Der Tag verstrich zwischen Furcht und Hoffnung. Solange es draußen hell war, fühlte sich der Knabe wohler, war aber so matt, daß er kaum sprechen konnte. Mit Einbruch der Dämmerung kam das Fieber wieder, und der Puls wurde schneller. Marja Sergejewna stand stumm vor Angst am Krankenbett, bemühte sich zu verstehen und begriff doch nichts.

Den Opodeldok hatten sie fallenlassen. Tantchen tat Essigkompressen auf Serjoshas Köpf, legte Senfpflaster auf, gab ihm Lindenblütentee zu trinken, kurz und gut, sie wandte aufs Geratewohl alle Mittel an, die sie kannte und die zur Hand waren.

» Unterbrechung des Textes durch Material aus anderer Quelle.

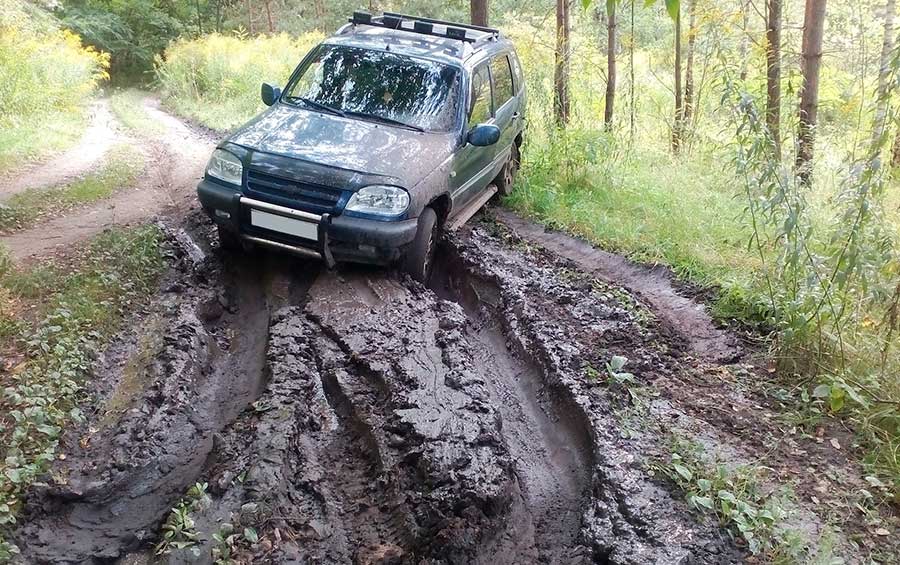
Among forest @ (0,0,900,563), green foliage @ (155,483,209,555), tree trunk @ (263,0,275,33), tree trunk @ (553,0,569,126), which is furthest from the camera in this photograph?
tree trunk @ (263,0,275,33)

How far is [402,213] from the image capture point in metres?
5.12

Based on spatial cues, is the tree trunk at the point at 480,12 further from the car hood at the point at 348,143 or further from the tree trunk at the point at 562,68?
the car hood at the point at 348,143

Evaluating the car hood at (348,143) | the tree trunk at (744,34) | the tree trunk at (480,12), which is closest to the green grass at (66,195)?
the car hood at (348,143)

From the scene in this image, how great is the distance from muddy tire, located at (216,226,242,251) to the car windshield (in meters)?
1.39

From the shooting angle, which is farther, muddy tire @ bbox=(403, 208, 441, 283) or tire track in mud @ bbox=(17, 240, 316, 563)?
muddy tire @ bbox=(403, 208, 441, 283)

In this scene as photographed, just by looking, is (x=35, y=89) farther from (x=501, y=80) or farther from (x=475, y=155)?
(x=475, y=155)

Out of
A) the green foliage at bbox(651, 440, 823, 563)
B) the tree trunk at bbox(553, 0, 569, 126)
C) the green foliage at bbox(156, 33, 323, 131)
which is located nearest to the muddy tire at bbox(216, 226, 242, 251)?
the green foliage at bbox(651, 440, 823, 563)

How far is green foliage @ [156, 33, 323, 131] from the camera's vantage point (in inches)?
599

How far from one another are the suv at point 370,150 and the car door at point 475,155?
20mm

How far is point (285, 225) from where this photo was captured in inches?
198

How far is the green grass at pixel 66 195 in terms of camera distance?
21.6ft

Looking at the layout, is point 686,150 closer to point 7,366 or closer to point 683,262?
point 683,262

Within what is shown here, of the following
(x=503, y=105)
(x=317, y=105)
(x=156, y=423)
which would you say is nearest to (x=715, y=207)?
(x=503, y=105)

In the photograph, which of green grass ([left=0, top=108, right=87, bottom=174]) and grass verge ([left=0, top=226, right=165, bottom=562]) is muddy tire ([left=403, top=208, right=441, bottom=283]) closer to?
grass verge ([left=0, top=226, right=165, bottom=562])
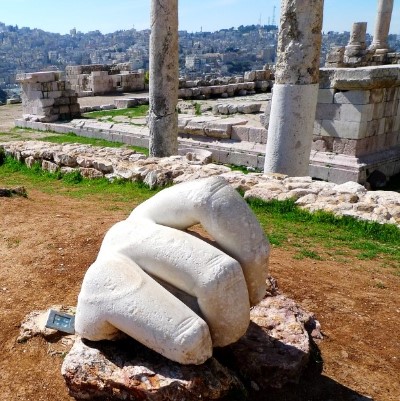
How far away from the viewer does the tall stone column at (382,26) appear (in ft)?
75.4

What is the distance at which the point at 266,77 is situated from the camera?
24.6 m

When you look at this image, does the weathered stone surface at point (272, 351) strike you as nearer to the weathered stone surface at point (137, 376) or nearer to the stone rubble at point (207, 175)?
the weathered stone surface at point (137, 376)

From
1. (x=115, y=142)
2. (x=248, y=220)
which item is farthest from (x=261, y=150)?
(x=248, y=220)

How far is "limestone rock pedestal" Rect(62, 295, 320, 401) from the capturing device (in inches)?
108

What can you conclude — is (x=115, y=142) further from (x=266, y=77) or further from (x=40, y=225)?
(x=266, y=77)

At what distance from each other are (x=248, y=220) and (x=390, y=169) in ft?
28.4

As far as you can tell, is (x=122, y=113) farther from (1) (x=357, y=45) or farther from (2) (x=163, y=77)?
(1) (x=357, y=45)

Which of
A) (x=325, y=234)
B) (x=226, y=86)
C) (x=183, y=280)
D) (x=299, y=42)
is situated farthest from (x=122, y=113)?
(x=183, y=280)

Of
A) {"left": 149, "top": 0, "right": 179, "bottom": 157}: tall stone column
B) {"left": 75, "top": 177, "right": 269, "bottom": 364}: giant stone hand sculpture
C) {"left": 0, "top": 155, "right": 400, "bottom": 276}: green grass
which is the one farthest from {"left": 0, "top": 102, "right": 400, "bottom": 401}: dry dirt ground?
{"left": 149, "top": 0, "right": 179, "bottom": 157}: tall stone column

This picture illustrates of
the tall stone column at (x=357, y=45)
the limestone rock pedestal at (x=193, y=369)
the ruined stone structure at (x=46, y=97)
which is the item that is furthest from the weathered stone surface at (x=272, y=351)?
the tall stone column at (x=357, y=45)

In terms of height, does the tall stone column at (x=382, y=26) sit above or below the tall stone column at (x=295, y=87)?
above

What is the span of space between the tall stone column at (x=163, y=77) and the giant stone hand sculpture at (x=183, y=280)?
708 centimetres

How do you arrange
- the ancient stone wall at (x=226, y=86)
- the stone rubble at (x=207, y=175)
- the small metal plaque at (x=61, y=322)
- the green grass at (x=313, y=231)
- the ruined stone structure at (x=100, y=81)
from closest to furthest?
1. the small metal plaque at (x=61, y=322)
2. the green grass at (x=313, y=231)
3. the stone rubble at (x=207, y=175)
4. the ancient stone wall at (x=226, y=86)
5. the ruined stone structure at (x=100, y=81)

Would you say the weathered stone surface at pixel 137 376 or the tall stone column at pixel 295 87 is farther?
the tall stone column at pixel 295 87
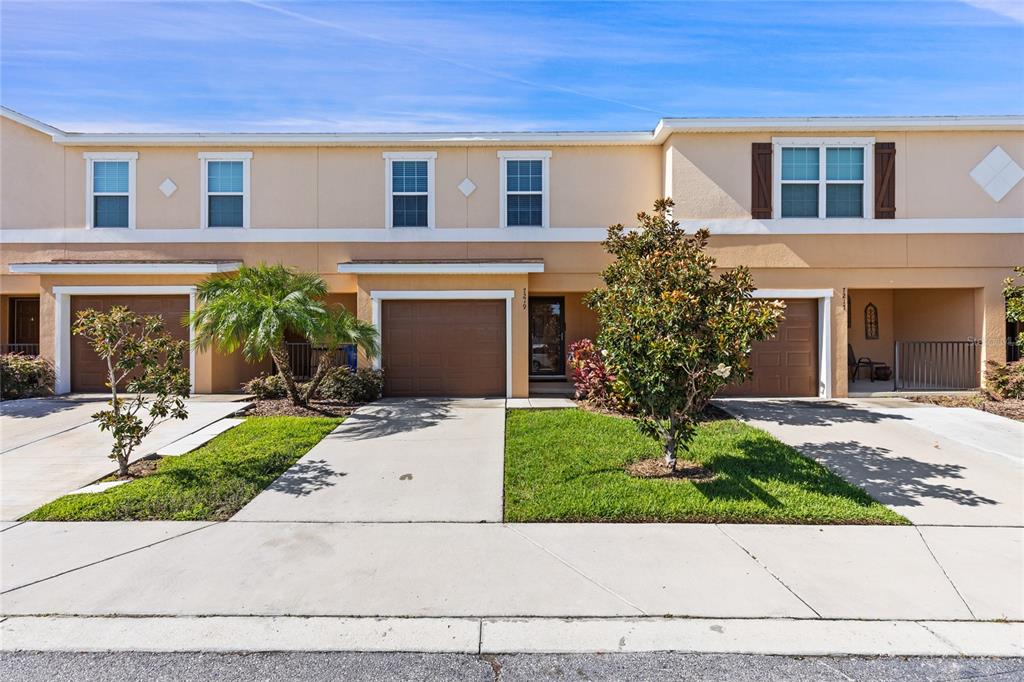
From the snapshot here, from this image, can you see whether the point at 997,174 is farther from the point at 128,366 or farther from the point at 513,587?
the point at 128,366

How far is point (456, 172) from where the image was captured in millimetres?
13602

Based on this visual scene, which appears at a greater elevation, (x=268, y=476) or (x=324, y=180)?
(x=324, y=180)

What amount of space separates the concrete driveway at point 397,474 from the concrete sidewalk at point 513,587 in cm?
37

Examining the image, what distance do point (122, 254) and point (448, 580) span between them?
44.2 feet

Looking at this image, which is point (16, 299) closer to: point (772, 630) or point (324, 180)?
point (324, 180)

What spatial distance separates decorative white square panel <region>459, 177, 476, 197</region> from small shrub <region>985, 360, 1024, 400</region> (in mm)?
12394

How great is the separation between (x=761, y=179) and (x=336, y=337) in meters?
10.1

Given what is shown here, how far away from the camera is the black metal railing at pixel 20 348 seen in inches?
564

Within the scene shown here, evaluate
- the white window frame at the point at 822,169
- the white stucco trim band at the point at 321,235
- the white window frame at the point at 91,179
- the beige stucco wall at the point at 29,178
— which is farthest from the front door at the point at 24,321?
the white window frame at the point at 822,169

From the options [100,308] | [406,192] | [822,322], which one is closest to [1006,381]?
[822,322]

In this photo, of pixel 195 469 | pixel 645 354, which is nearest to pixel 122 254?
pixel 195 469

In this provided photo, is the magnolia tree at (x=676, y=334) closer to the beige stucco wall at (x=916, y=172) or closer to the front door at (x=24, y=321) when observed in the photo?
the beige stucco wall at (x=916, y=172)

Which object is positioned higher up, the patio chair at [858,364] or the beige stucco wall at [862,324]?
the beige stucco wall at [862,324]

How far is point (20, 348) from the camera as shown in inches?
573
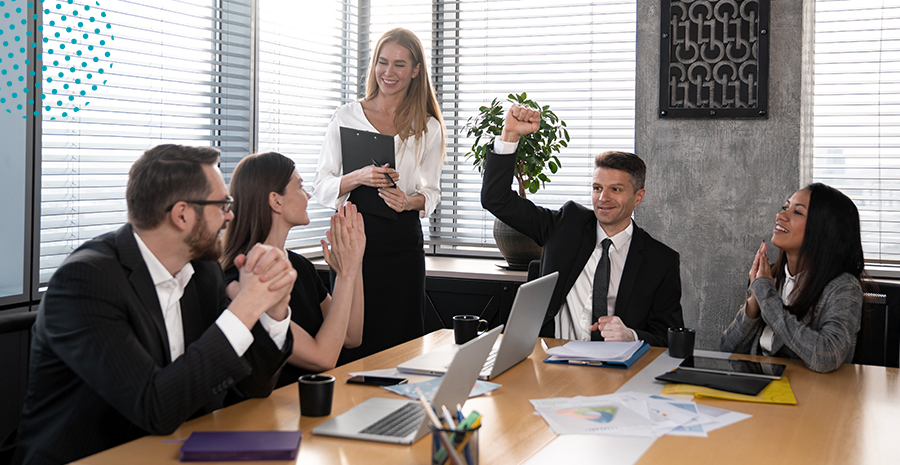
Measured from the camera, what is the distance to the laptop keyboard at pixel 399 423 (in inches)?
54.7

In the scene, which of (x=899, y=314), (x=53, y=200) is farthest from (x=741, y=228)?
(x=53, y=200)

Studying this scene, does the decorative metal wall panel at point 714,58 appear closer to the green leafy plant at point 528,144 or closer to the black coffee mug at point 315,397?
the green leafy plant at point 528,144

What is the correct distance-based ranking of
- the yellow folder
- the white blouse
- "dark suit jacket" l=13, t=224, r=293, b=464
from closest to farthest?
"dark suit jacket" l=13, t=224, r=293, b=464
the yellow folder
the white blouse

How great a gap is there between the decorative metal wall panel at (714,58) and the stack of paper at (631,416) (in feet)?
7.40

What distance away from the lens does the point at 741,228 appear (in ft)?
11.6

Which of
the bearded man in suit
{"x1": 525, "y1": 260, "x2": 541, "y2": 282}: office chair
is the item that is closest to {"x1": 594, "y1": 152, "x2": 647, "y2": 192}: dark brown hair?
the bearded man in suit

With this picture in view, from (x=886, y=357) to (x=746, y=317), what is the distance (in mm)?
1153

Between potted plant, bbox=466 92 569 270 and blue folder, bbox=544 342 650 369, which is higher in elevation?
potted plant, bbox=466 92 569 270

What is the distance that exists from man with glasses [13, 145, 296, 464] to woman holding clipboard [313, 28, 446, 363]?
136cm

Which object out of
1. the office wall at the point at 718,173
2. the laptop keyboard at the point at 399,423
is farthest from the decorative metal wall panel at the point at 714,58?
the laptop keyboard at the point at 399,423

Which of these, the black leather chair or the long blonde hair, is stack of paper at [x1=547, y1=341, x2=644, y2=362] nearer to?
the long blonde hair

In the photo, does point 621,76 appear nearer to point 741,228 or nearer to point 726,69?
point 726,69

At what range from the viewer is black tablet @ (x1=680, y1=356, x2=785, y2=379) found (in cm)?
188

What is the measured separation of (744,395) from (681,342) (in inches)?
15.7
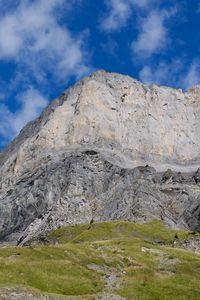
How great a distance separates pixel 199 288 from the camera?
5250cm

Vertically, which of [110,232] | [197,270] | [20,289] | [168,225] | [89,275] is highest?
[168,225]

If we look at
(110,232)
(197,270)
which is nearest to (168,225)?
(110,232)

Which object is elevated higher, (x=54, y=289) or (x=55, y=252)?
(x=55, y=252)

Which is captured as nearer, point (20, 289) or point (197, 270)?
point (20, 289)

Am Abend begann die Agonie. Um acht Uhr ging der Vollmond auf, und da die Gardinen an den Fenstern versehentlich offen geblieben waren, zeigte sich an der Wand ein großer helleuchtender Fleck. Serjosha richtete sich empor und streckte die Händchen nach ihm aus.

„Mama!“ lallte er, „sieh doch! Ganz weiß... Christus... Da ist die Wahrheit ... Ihm nach... zu ihm...“

Er sank in die Kissen zurück, schluchzte kindlich auf und starb. Die Wahrheit war ihm erschienen und hatte sein ganzes Wesen mit Seligkeit erfüllt; doch das ungefestigte Herz des Kindes war dem Anprall nicht gewachsen und zersprang.